_WRITTEN TASK_.
Please copy everything from the line containing "What spatial distance" down to the end of the data below, word for word.

_INPUT ROWS_.

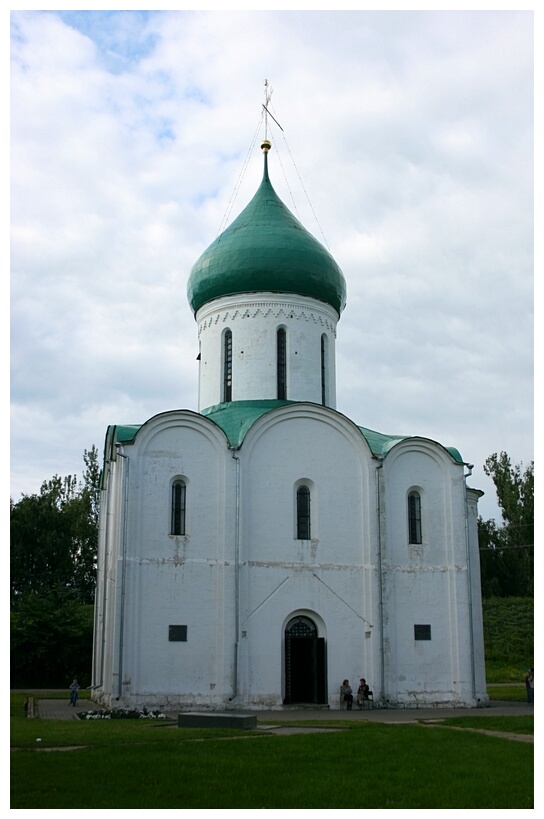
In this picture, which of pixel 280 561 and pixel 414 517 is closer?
pixel 280 561

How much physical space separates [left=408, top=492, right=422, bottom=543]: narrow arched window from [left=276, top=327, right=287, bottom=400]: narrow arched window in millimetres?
3666

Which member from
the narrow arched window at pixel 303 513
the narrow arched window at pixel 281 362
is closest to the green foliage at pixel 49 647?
the narrow arched window at pixel 303 513

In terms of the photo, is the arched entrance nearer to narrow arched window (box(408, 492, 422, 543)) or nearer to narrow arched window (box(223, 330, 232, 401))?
narrow arched window (box(408, 492, 422, 543))

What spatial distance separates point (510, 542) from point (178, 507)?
25635mm

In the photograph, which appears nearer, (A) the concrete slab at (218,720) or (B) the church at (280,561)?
(A) the concrete slab at (218,720)

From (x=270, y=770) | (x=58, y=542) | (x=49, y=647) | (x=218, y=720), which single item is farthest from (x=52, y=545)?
(x=270, y=770)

_SOLUTION_.
What spatial distance separates point (510, 542) from point (178, 507)?
25635mm

In the photograph, which appears nearer, (A) the concrete slab at (218,720) or (B) the church at (280,561)?
(A) the concrete slab at (218,720)

From (x=270, y=770) | (x=58, y=542) | (x=49, y=647) | (x=218, y=720), which single item is farthest from (x=52, y=545)?
(x=270, y=770)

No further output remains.